Patient Readmission Clinical Trial
Official title:
Does a Complex Care Discharge Planning Initiative Reduce Unplanned Hospital Readmissions?
Unplanned hospital readmissions are associated with increases in morbidity, mortality, cost and patient dissatisfaction,. Policymakers continue to seek effective policy solutions to avoid readmissions in order to improve quality of care and reduce unnecessary expenditures,. One attempt to reduce readmissions was implemented on June 1 2012, when the Specialist Services Committee of British Columbia (a partnership of Doctors of BC and the Ministry of Health) introduced the new "G78717" fee code for physicians.
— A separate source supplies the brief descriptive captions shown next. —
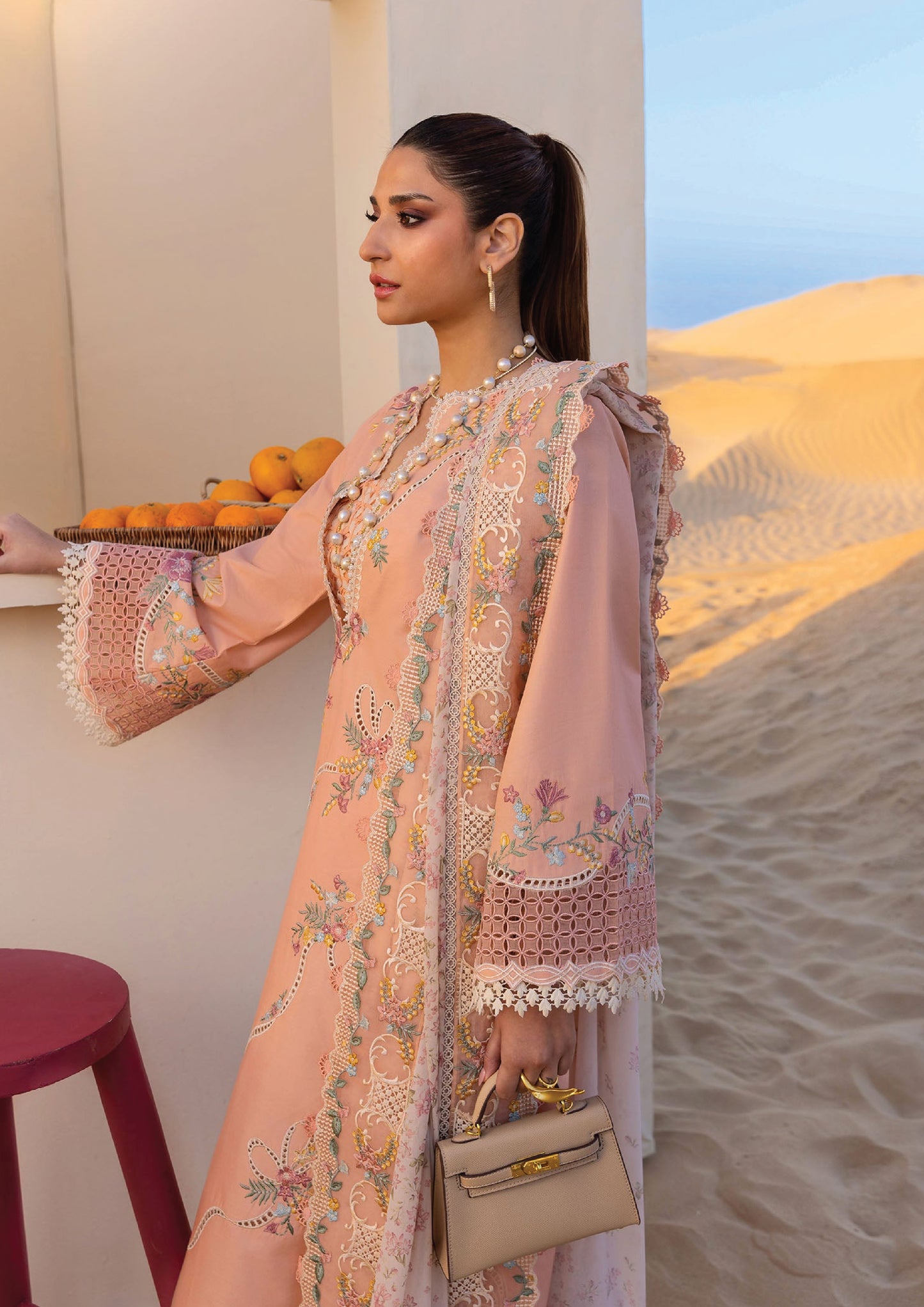 Flow by Crimson Luxury Lawn 25 | PEACHY PINK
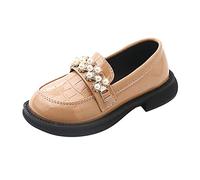 Mary Jane - Scarpe basse da bambina, eleganti, basse, da sposa, in ecopelle, per la scuola, per bambini, da sera, da principessa, ballerine, per feste, cachi, 24 EU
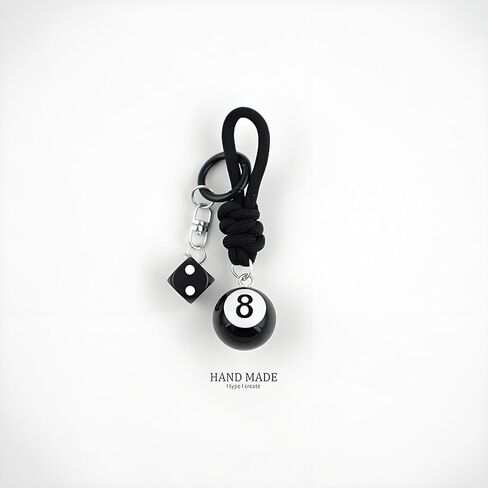 8 Ball Dice Charm Keychain - Black Rope Knot Cute Bag Purse Accessories Y2K Aesthetic Key Chain for Women Men in Kuwait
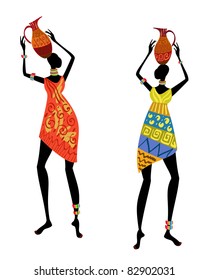 Ethnic woman with vase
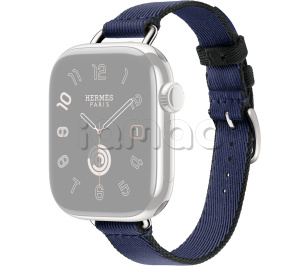 42мм Ремешок Hermès Twill Jump Attelage Single Tour цвета Navy/Noir для Apple Watch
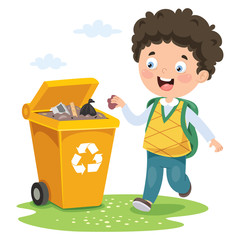 Kid Throwing Garbage In Trash Bin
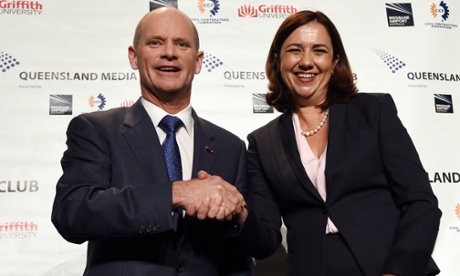 Queensland Premier Campbell Newman and Opposition leader Annastacia Palaszczuk exchange a friendly handshake after their Leaders debate on Friday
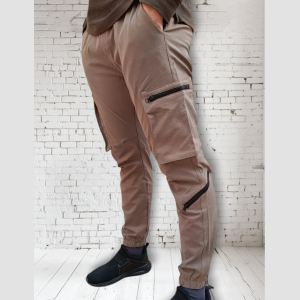 Pantalon Pull & Bear - Jogger Cargo Multipoches - HFD-167 - Marron Foncé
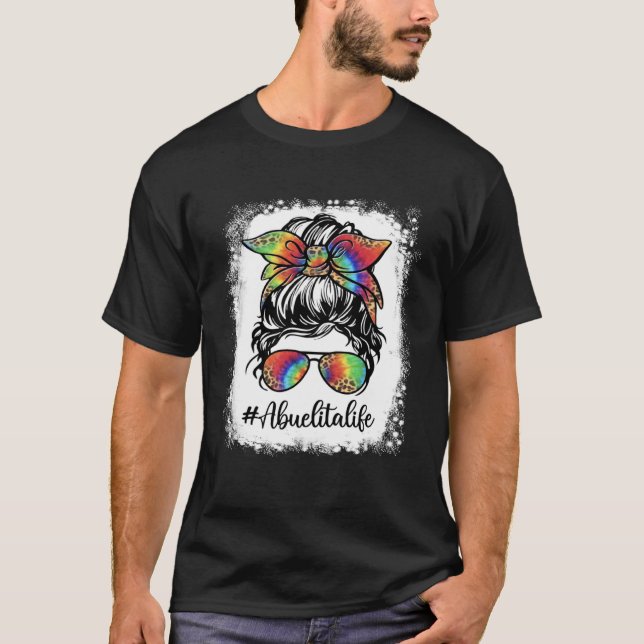 Bleached Abuelita Life Messy Bun Girl Leopard Moth T-Shirt (Vorderseite)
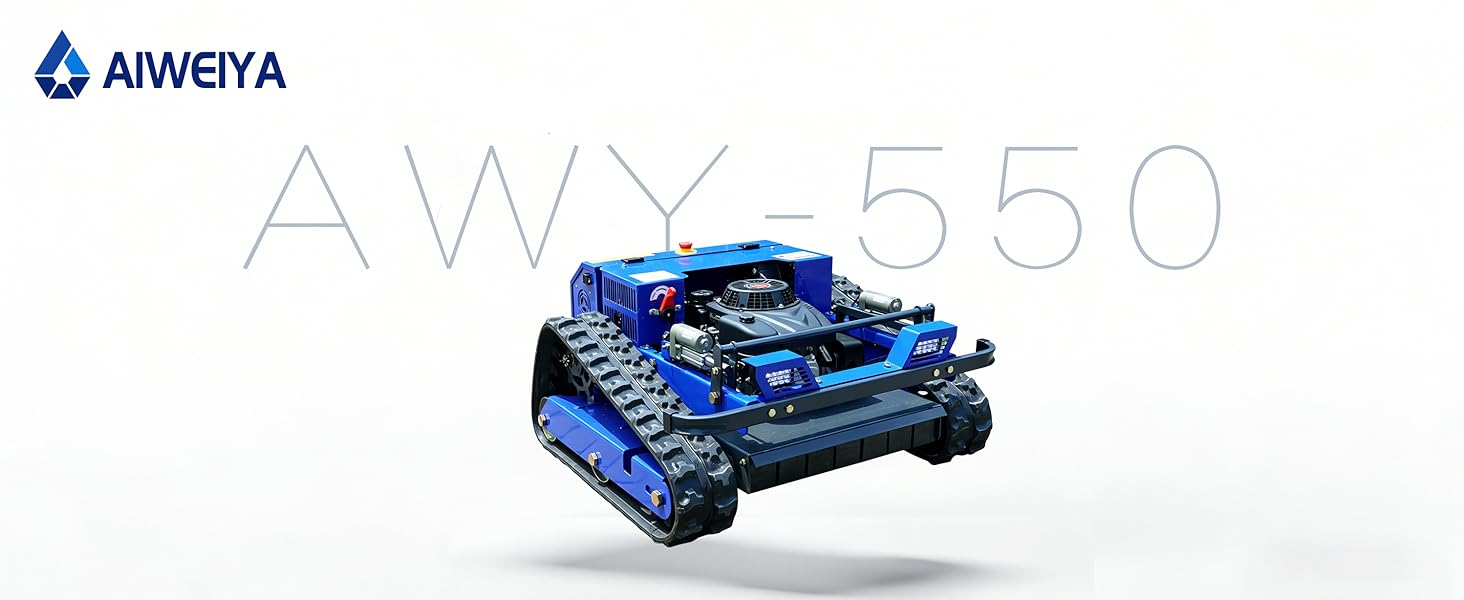 Le texte indique « etevert » et « AW-550 ». Véhicule robotique à chenilles bleu avec des marches en forme de char, représenté en perspective 3D sur fond blanc. Image de présentation du produit technique.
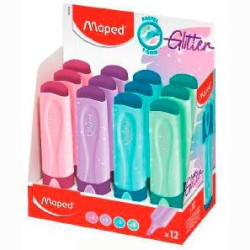 (742038) MAPED MARCADOR FLUORESCENTE FLUOR´PEPS GLITTER C/SURTIDOS EXPOSITOR 12 UD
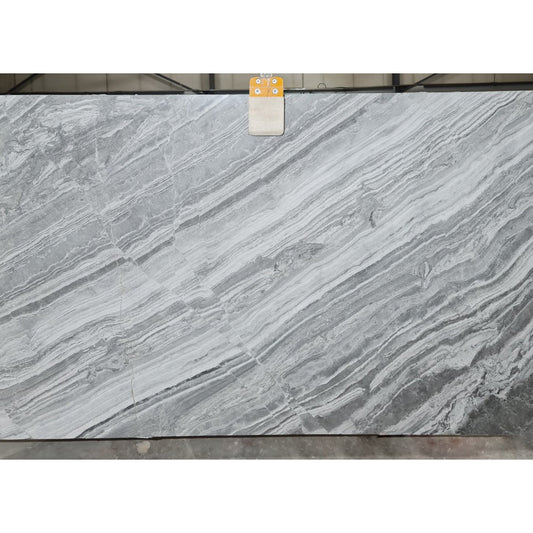 Titanium Gray Bookmatching Polished Marble Slab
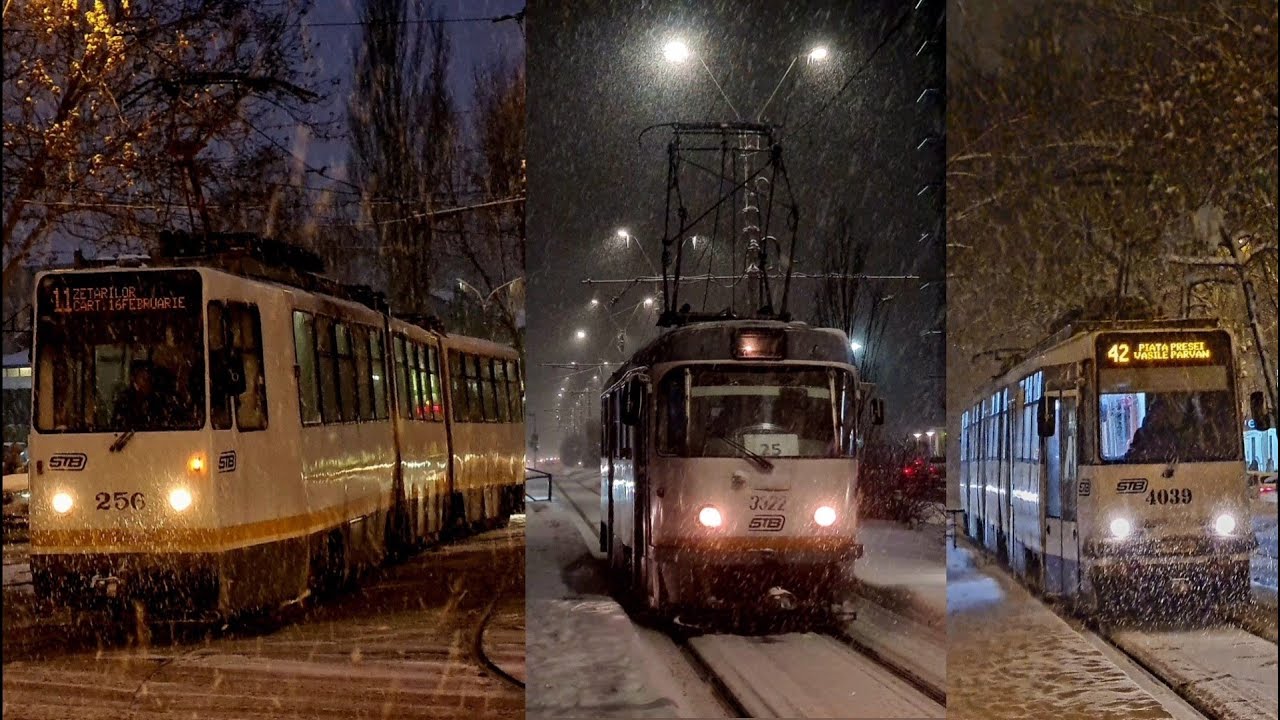 Tramvaie STB pe ninsoare abundenta - 18 Februarie 2025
The objective of the fee code was to create a financial incentive for physicians to provide a point-of-care supplemental discharge summary to patients and their primary care providers prior to discharge from hospital. Initially, only urgent hospital admissions were eligible for this incentive payment but on Nov 1 2015 the incentive was extended to include elective admissions as well. The other eligibility criteria remained unchanged. The effectiveness and cost-effectiveness of the fee code intervention is unknown. This study will address important questions relevant to this policy intervention using rigorous methods and empirical data. This study will employ two methods for measuring changes in readmission risk. First, we will use interrupted (multivariate) time series to measure whether there was a temporal change in provincial readmission risk associated with the implementation of the new fee code. We will complement the above analyses with a stronger design, comparing hospitalizations for which the fee code was charged (intervention group) with a cohort of clinically similar hospitalizations for which the fee code was not charged (control group). For this approach, multivariate logistic regression will be the primary statistical method. Using this analytic strategy, 30-day readmission risk between the intervention and control group will be measured over time, adjusted for patient-, provider-, and hospitalization-level covariates.